VIENNA (Reuters) - Ukrainian industrialist Dmytro Firtash, wanted by the United States, was released from detention in Austria on Friday after posting bail of 125 million euros (105.5 million pounds), a Vienna court said.
One of Ukraine's most influential oligarchs, Firtash, 48, was arrested in Vienna on March 12 at the request of U.S. authorities, which have been investigating him since 2006.
U.S. prosecutors said last week the U.S. government would seek Firtash's extradition to face charges filed in a Chicago court arising from an investigation into international corruption. Firtash's Group DF company has called the case a "misunderstanding" that should be resolved soon.
The detention of Firtash, whose business concerns in gas trading and chemicals thrived under Ukraine's ousted president Viktor Yanukovich, has coincided with a sharp escalation in the country's political crisis that pits the West against Russia.
Firtash has said his detention is unfair and "without foundation" and he has accused Washington of acting for "purely political reasons", though U.S. and Austrian authorities have denied any link to the current Ukraine crisis.
He is not believed to be among Ukrainians and Russians targeted in sanctions lists drawn up by Washington and the European Union in retaliation for Russia's annexation of Crimea.
A Reuters photographer outside the detention centre where Firtash has been held said a black Mercedes car with tinted windows was seen leaving the building.
"The last week has been a testing time for my family and me. I would like to thank personally all my friends and colleagues who have supported me in this difficult period," Firtash said in a statement released through a Vienna public relations firm.

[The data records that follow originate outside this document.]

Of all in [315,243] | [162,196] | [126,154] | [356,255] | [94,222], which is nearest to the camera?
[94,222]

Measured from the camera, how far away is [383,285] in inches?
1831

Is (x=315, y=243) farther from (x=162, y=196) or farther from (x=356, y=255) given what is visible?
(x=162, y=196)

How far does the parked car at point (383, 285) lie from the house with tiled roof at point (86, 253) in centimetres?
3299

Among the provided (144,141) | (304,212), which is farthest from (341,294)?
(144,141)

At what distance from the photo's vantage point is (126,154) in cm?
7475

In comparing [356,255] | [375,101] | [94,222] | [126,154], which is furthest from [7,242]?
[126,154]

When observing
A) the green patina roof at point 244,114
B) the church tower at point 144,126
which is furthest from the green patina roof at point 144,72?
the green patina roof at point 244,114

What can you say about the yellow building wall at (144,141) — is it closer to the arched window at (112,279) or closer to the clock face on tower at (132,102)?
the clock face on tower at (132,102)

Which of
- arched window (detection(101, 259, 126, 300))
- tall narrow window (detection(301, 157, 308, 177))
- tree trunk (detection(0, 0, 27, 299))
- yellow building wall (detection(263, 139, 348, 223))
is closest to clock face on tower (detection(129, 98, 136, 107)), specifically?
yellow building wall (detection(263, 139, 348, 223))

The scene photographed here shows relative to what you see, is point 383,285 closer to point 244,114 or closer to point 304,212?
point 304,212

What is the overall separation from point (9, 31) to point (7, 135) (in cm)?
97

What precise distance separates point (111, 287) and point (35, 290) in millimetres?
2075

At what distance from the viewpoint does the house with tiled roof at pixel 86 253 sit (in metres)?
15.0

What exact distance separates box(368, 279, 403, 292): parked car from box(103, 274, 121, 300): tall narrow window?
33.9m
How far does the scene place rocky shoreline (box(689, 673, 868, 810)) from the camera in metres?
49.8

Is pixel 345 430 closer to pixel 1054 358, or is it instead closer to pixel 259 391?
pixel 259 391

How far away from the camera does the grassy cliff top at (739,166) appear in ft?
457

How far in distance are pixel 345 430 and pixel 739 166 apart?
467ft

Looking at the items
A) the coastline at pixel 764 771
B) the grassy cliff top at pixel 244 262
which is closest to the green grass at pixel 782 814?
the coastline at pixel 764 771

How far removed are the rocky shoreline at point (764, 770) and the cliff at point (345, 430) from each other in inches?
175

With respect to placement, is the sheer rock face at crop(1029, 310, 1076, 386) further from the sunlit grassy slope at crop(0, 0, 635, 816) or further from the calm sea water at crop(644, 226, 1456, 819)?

The firm said "the bail conditions prevent Mr Firtash from leaving the country". The bail money is a record sum in Austria.
Austria's Federal Crime Agency said last week Firtash was suspected of violating laws on bribery and of forming a criminal organisation in the course of foreign business deals.
A final decision on his extradition to the United States could take weeks. He has sworn not to leave Austria if he posted the record-high bail, which the court said took into account his wealth and the gravity of the allegations against him.
Firtash, who has hired the law firm of former Austrian justice minister Dieter Boehmdorfer to represent him, had appealed against the court order that he be kept in detention.
The industrialist could also appeal against the court's final extradition ruling and he could take the case to Austria's justice ministry if an appellate court were to rule against him.
Forbes Ukraine magazine last year put Firtash in 14th place on its Ukrainian rich list, setting his fortune at $673 million.